Q: Debby, I love your column and I've got a good question for you. My wife and I no longer have sex. We haven't had man-in-woman sex since February. She started giving me oral sex, but that has stopped. I have multiple sclerosis (MS) with increasingly limited mobility. So my question is this: How old are women when they stop wanting to receive or give oral sex? (My wife is 42.) Also, do you think she is just not into me because of the MS?
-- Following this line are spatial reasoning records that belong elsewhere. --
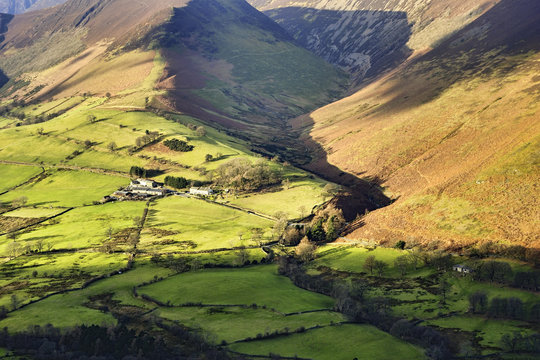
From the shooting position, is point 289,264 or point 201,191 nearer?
point 289,264

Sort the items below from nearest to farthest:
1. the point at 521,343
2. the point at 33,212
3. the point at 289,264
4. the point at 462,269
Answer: the point at 521,343
the point at 462,269
the point at 289,264
the point at 33,212

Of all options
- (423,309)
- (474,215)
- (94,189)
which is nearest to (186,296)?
(423,309)

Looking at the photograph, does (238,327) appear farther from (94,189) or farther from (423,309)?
(94,189)

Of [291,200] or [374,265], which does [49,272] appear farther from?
[291,200]

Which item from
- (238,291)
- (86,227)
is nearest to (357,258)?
(238,291)

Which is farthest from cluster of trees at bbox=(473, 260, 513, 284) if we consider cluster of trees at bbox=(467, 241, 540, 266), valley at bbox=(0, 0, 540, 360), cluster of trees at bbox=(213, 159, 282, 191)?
cluster of trees at bbox=(213, 159, 282, 191)

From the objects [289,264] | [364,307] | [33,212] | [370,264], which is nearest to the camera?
[364,307]

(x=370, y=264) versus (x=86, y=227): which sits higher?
(x=370, y=264)
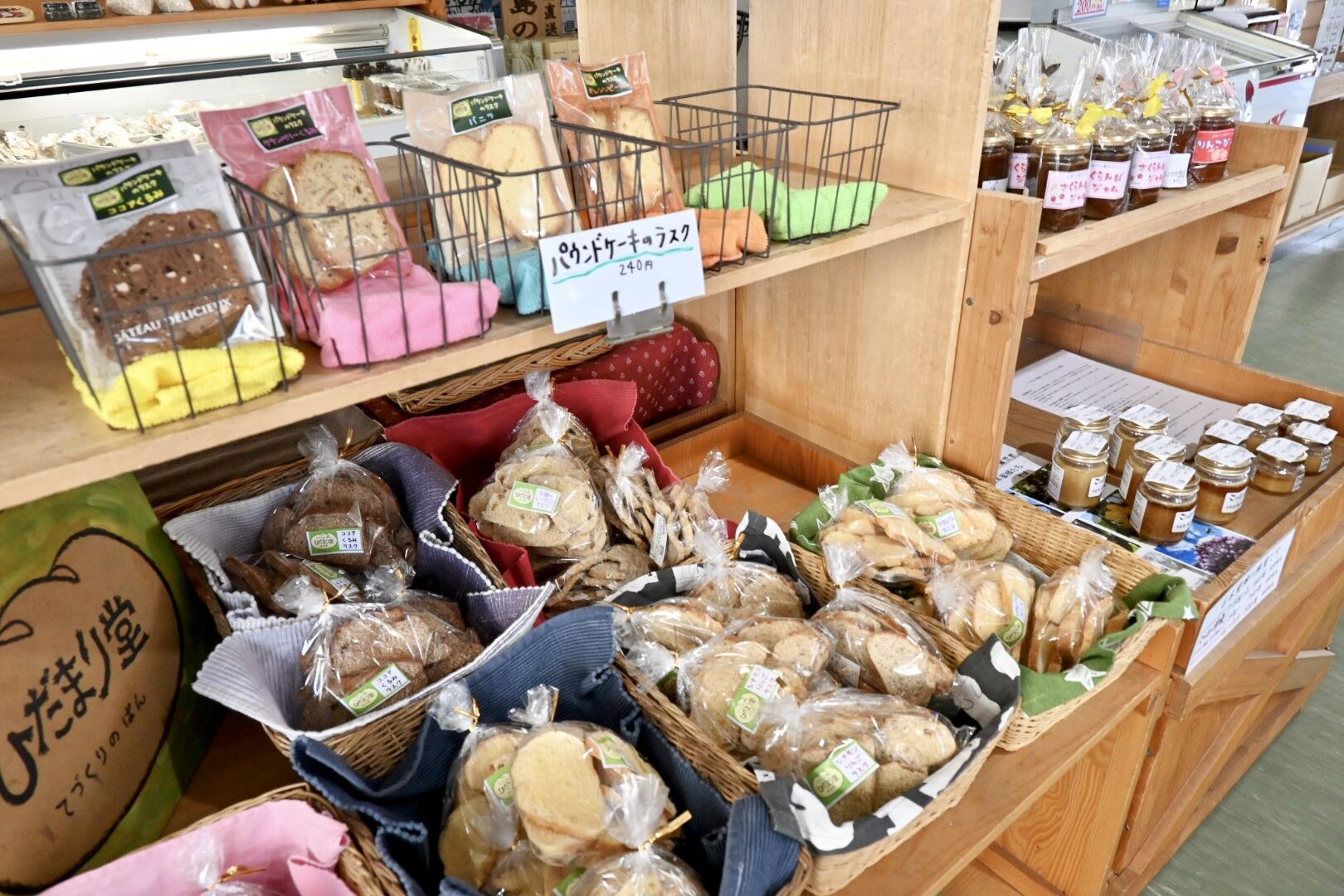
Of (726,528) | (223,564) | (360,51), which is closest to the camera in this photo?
(223,564)

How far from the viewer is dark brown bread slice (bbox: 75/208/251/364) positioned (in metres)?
Result: 0.66

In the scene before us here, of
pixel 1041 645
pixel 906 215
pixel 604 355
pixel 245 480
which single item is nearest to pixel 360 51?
pixel 604 355

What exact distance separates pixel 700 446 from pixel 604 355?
9.8 inches

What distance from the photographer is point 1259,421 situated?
165cm

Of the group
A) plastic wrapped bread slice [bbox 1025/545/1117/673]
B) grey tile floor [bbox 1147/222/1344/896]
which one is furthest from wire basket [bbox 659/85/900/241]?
grey tile floor [bbox 1147/222/1344/896]

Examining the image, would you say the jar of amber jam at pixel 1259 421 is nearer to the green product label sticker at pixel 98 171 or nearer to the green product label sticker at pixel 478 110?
the green product label sticker at pixel 478 110

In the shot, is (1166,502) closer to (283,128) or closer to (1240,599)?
(1240,599)

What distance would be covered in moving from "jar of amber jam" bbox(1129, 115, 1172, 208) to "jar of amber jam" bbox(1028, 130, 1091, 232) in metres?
0.16

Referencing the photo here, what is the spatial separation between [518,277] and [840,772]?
58 centimetres

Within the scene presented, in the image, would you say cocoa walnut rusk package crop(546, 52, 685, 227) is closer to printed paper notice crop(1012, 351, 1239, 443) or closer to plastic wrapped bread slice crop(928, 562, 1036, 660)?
plastic wrapped bread slice crop(928, 562, 1036, 660)

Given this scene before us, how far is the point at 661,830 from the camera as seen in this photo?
80 centimetres

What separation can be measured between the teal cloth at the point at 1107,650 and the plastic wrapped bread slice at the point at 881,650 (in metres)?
0.09

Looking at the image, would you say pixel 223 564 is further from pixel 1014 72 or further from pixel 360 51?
pixel 360 51

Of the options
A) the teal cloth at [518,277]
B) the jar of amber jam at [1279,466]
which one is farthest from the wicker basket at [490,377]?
the jar of amber jam at [1279,466]
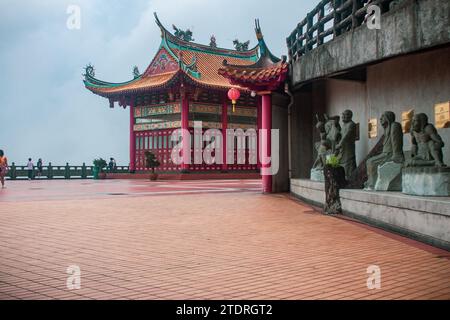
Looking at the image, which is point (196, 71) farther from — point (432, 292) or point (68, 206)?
point (432, 292)

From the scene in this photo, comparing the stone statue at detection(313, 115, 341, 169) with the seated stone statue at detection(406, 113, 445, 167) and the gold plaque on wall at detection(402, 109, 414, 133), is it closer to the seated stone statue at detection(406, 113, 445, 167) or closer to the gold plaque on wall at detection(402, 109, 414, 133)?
the gold plaque on wall at detection(402, 109, 414, 133)

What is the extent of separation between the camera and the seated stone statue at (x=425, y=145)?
286 inches

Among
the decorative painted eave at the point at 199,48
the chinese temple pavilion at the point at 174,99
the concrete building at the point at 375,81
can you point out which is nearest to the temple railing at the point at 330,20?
the concrete building at the point at 375,81

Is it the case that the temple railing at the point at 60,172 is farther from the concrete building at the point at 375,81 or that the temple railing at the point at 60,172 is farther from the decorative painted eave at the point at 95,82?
the concrete building at the point at 375,81

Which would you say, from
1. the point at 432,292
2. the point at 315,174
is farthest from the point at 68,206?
the point at 432,292

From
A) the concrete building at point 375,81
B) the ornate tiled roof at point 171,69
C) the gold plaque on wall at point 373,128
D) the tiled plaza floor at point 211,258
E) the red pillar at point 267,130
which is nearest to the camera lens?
the tiled plaza floor at point 211,258

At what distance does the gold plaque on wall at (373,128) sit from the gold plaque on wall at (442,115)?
2272 mm

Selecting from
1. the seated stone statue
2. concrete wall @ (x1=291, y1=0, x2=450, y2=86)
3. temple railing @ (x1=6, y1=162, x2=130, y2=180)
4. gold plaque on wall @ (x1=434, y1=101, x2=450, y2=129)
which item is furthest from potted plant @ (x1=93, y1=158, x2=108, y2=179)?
the seated stone statue

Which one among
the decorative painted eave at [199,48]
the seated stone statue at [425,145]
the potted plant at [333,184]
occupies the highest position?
the decorative painted eave at [199,48]

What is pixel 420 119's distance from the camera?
7562 mm

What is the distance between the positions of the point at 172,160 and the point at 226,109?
15.8 feet

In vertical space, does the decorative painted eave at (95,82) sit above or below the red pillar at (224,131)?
above

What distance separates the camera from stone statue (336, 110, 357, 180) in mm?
11219

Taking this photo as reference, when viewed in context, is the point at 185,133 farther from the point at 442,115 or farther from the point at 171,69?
the point at 442,115
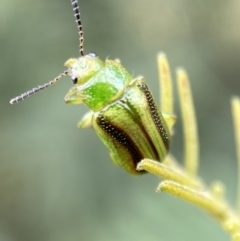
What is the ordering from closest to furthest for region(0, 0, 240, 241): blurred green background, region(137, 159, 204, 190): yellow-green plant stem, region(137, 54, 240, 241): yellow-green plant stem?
1. region(137, 159, 204, 190): yellow-green plant stem
2. region(137, 54, 240, 241): yellow-green plant stem
3. region(0, 0, 240, 241): blurred green background

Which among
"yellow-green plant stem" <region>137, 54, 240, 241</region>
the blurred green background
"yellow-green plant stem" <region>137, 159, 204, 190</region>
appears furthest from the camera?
the blurred green background

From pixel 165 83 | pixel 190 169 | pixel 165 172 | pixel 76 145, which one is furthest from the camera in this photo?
pixel 76 145

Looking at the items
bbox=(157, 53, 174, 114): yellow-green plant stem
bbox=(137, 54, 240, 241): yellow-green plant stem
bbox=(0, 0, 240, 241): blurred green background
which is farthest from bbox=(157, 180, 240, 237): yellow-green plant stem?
bbox=(0, 0, 240, 241): blurred green background

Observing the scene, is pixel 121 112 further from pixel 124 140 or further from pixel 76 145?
pixel 76 145

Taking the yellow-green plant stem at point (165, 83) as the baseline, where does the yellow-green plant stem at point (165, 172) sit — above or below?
below

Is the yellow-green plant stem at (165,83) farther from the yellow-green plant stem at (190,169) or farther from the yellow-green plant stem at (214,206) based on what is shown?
the yellow-green plant stem at (214,206)

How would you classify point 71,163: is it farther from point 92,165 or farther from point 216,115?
point 216,115

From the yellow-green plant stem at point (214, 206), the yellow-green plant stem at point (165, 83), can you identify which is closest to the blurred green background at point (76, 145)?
the yellow-green plant stem at point (214, 206)

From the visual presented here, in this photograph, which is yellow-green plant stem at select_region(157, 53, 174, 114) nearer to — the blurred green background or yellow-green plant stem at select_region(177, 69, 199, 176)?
yellow-green plant stem at select_region(177, 69, 199, 176)

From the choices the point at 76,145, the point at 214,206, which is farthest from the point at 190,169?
the point at 76,145
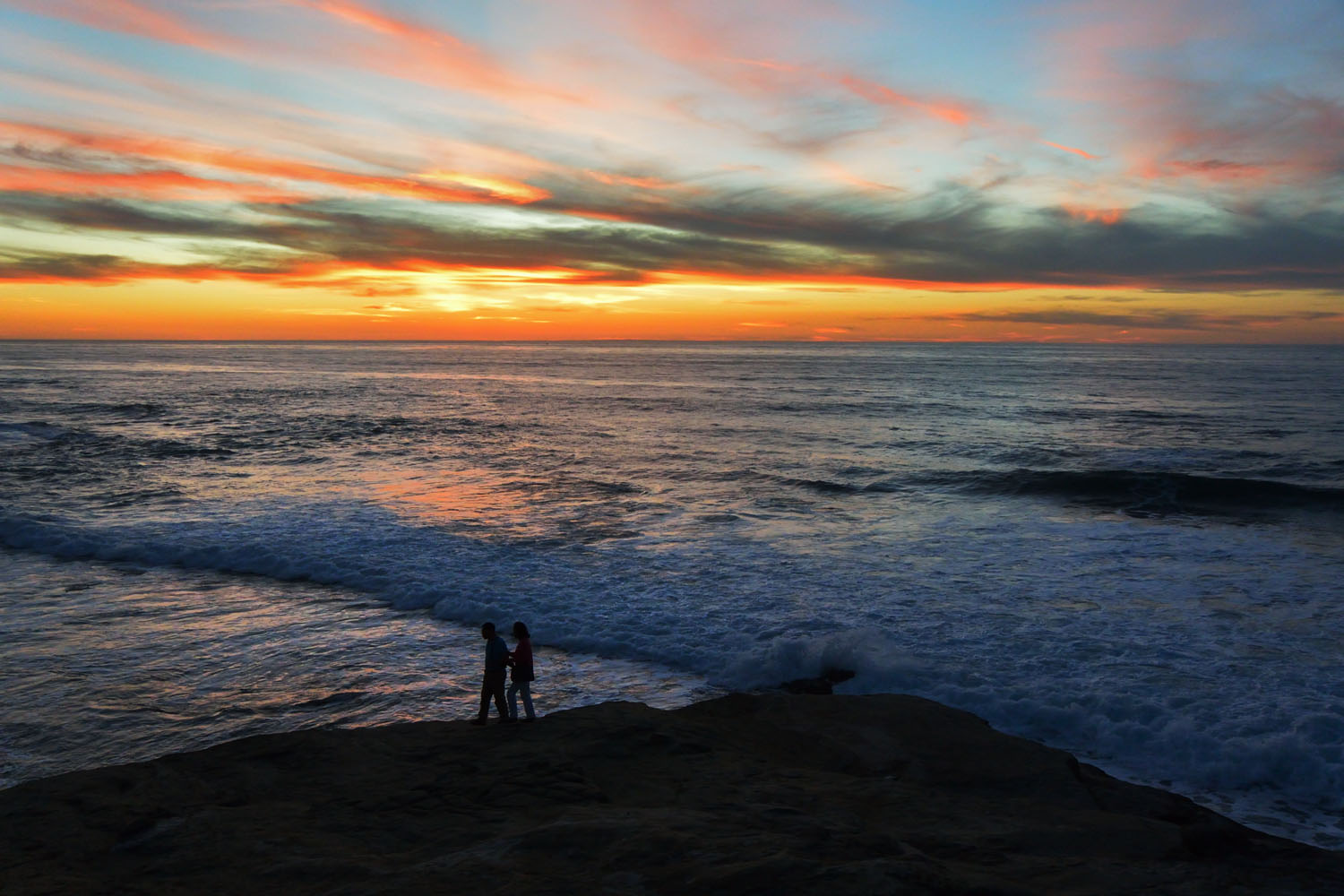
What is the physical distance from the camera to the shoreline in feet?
17.9

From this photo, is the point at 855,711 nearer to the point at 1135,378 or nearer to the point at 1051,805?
the point at 1051,805

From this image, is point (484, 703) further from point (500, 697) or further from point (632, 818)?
point (632, 818)

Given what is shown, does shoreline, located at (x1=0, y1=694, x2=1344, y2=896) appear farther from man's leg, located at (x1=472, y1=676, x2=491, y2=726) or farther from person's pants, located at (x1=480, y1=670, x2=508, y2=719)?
person's pants, located at (x1=480, y1=670, x2=508, y2=719)

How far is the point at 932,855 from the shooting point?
5855 millimetres

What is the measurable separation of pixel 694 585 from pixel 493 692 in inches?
263

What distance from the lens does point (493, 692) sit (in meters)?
8.75

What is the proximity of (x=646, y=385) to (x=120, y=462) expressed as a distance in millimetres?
52512

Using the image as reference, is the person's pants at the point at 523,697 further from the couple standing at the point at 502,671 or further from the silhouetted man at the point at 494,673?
the silhouetted man at the point at 494,673

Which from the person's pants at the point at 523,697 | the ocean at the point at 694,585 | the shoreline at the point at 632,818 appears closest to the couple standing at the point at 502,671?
the person's pants at the point at 523,697

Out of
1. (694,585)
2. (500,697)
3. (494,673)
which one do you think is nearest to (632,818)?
(500,697)

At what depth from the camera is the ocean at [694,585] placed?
9.45 metres

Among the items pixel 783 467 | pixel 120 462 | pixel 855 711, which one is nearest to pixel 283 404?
pixel 120 462

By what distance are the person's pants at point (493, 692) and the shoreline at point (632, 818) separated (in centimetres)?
29

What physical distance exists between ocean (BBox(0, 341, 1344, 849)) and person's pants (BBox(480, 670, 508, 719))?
4.01 feet
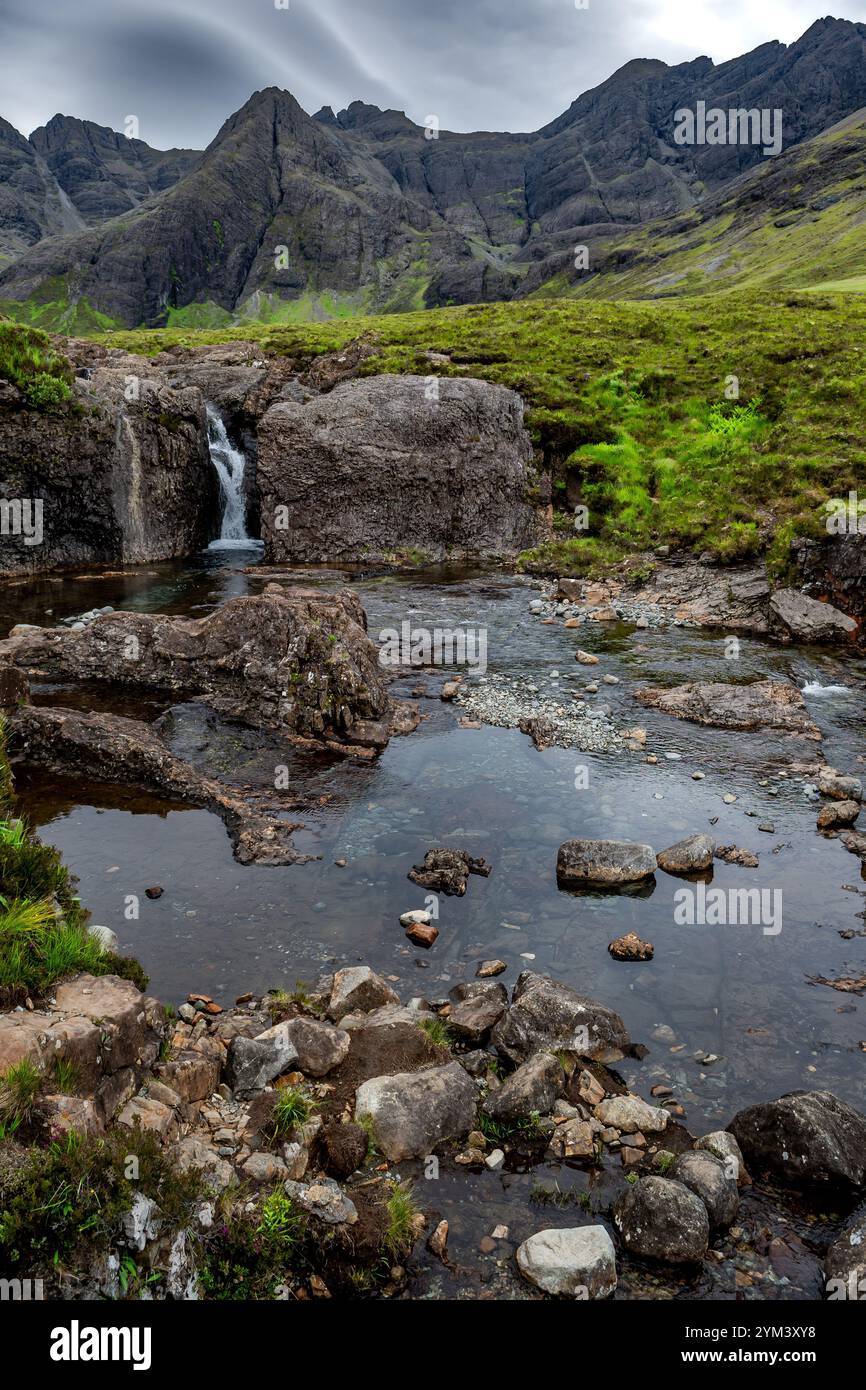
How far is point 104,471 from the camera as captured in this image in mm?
36094

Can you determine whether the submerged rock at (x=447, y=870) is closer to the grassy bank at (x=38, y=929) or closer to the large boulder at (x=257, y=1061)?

A: There's no magic age when women stop wanting to engage in oral sex; some women only begin liking it in their forties or fifties. Your MS may be related to changes in her sexual interest but perhaps not in the way you think. Is it possible that she's turned off by your MS diagnosis or its effects? Sure. It's also possible that she's stressed out about MS and its unpredictable nature, and it's her concern about your health that has caused her sexual desire or interest to plummet. If you've had MS-related erectile problems, she may blame herself (rather than realizing that many men with MS have similar problems), wondering perhaps if she's still attractive to you. There may also be totally non-MS reasons why she's not interested in sex right now, including stress about work, family or her own health; body image; medications; hormonal changes; or other relationship factors (how are you getting along?). You recount what she doesn't do for you, but what do you do for her? Consider what you can do for your wife that's not sex-related, but that will make her feel loved and special. Sex therapy may be helpful, too, not because there's necessarily anything "wrong" with your relationship, but because you two have undergone significant changes in your life, and sometimes it's helpful to let a professional tag along as you try to figure out what these changes mean for you two. Finally, the National Multiple Sclerosis Society has fantastic resources online (www.nmss.org) related to intimacy that I'd encourage you two to check out.